= Joseph J. Slocum =

Joseph Jermain Slocum (June 1833 – October 2, 1924) was an American colonel and businessman.

==Early life==
Slocum was born in June 1833 in Syracuse, New York. He was a son of Joseph Slocum (1795–1863), one of the pioneer settlers of Syracuse (he was originally from Rensselaer County, New York), and Margaret Pierson ( Germain Slocum (1804–1891). His sister, Margaret Olivia Slocum, was the wife of Russell Sage (from whom she inherited his entire $70 million fortune following his 1906 death). After the Panic of 1837 and the decline of canal traffic following construction of railroads across the state, her father's businesses and warehouses began to fail.

His maternal grandfather was Maj. John Jermain, who served in the Westchester Militia during the American Revolution.

==Career==
Slocum served "with honor" in the Civil War, and afterward resigned from the Union Army to go into business in Cincinnati. In 1878, he moved to New York to join Russell Sage, his brother-in-law, in business, serving as Receiver, Treasurer, and director of the Poughkeepsie and Eastern Railway. He served as director of the Metropolitan Trust Company until his death.

He was a member of the Union League Club and Metropolitan Club, the Military Order of Loyal Legion, Society of Colonial Wars and Society of Mayflower Descendants.

==Personal life==
On June 8, 1854, Slocum was married to Sallie S. L'Hommedieu (1833–1895) in Hamilton County, Ohio.

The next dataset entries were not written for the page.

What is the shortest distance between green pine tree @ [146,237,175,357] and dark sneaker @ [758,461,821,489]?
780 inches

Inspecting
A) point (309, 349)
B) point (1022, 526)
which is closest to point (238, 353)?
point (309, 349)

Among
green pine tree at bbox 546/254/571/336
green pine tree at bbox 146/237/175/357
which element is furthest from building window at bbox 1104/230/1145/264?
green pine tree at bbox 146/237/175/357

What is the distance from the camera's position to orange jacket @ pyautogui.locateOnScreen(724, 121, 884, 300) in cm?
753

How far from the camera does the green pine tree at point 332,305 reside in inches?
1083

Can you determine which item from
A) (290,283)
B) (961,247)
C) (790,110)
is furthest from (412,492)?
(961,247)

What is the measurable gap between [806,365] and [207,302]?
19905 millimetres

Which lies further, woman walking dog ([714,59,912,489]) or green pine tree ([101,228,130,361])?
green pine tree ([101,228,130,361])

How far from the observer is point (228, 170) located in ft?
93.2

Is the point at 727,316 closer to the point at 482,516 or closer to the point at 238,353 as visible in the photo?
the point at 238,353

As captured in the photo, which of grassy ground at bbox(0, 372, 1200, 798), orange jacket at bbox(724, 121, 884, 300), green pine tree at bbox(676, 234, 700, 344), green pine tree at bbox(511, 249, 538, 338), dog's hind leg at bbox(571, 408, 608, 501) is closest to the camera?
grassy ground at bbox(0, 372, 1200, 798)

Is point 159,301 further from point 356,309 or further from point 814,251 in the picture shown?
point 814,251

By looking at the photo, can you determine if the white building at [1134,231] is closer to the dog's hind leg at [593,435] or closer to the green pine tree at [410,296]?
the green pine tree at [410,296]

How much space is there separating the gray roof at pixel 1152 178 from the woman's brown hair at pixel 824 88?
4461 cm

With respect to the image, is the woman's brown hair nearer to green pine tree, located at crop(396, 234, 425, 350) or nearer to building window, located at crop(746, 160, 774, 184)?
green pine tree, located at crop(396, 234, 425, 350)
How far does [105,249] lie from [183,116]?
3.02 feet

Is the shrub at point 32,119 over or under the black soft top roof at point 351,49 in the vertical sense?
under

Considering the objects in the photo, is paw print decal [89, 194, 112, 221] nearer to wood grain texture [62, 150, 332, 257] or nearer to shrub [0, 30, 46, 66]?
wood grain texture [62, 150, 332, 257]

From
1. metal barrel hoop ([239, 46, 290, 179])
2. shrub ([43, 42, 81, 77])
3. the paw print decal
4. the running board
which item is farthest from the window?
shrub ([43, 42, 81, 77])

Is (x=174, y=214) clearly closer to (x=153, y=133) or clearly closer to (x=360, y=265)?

Sallie was a daughter of Alma ( Hammond) L'Hommedieu and Stephen Satterly L'Hommedieu, the president of the Cincinnati, Hamilton and Dayton Railroad Company. A member of a large and prominent family, Sallie's sister Mary was the wife of Henry Brockholst Ledyard Jr. and another sister, Alma, was the wife of George D. Ruggles. Together, they were the parents of:

- Herbert Jermain Slocum (1855–1928), who married Florence Allington Brandreth (1856–1910), a daughter of Benjamin Brandreth, in 1883. After her death in an automobile accident, Mary Eliza ( Ricketson) Carr (1863–1952), a daughter of John Howland Ricketson.
- Stephen L'Hommedieu Slocum (1859–1933), who married Luna Garrison (1864–1928), a daughter of Daniel Garrison of the Missouri Pacific Railroad.
- Margaret Oliva "Daisy" Slocum (1870–1946), who married Sherman Flint (1869–1954), son of Dr. Austin Flint, in 1899.

Following his sister's death in 1918, he received a bequest of $8,000,000. Joseph and both of his sons were executors of Sage's estate along with the attornets, DeForest Brothers, who were Robert W. DeForest and Henry deForest.

His wife Sallie died in September 1895 in New York City. Slocum died on October 2, 1924, at 791 Madison Avenue, his home in Manhattan where he lived with his daughter and son-in-law. In 1928, his children sold three houses, 35, 37 and 39 East 65th Street, to a builder who tore then down to build a "modern apartment house". The three houses had been purchased in 1866 by Russell Sage, who left them to his wife, who then left them to her brother, who left them to the three children upon his death in 1924.

===Descendants===
Through his son Herbert, he was a grandfather of Myles Standish Slocum (1887–1956) and Herbert Jermain Slocum Jr. (1886–1948) and the great-grandfather of John Jermain Slocum (1914–1997), a diplomat who "gathered what is considered the world's foremost Joyce collection"; he married Eileen Sherman Gillespie, a granddaughter of William Watts Sherman, who had briefly been engaged to John Jacob Astor VI.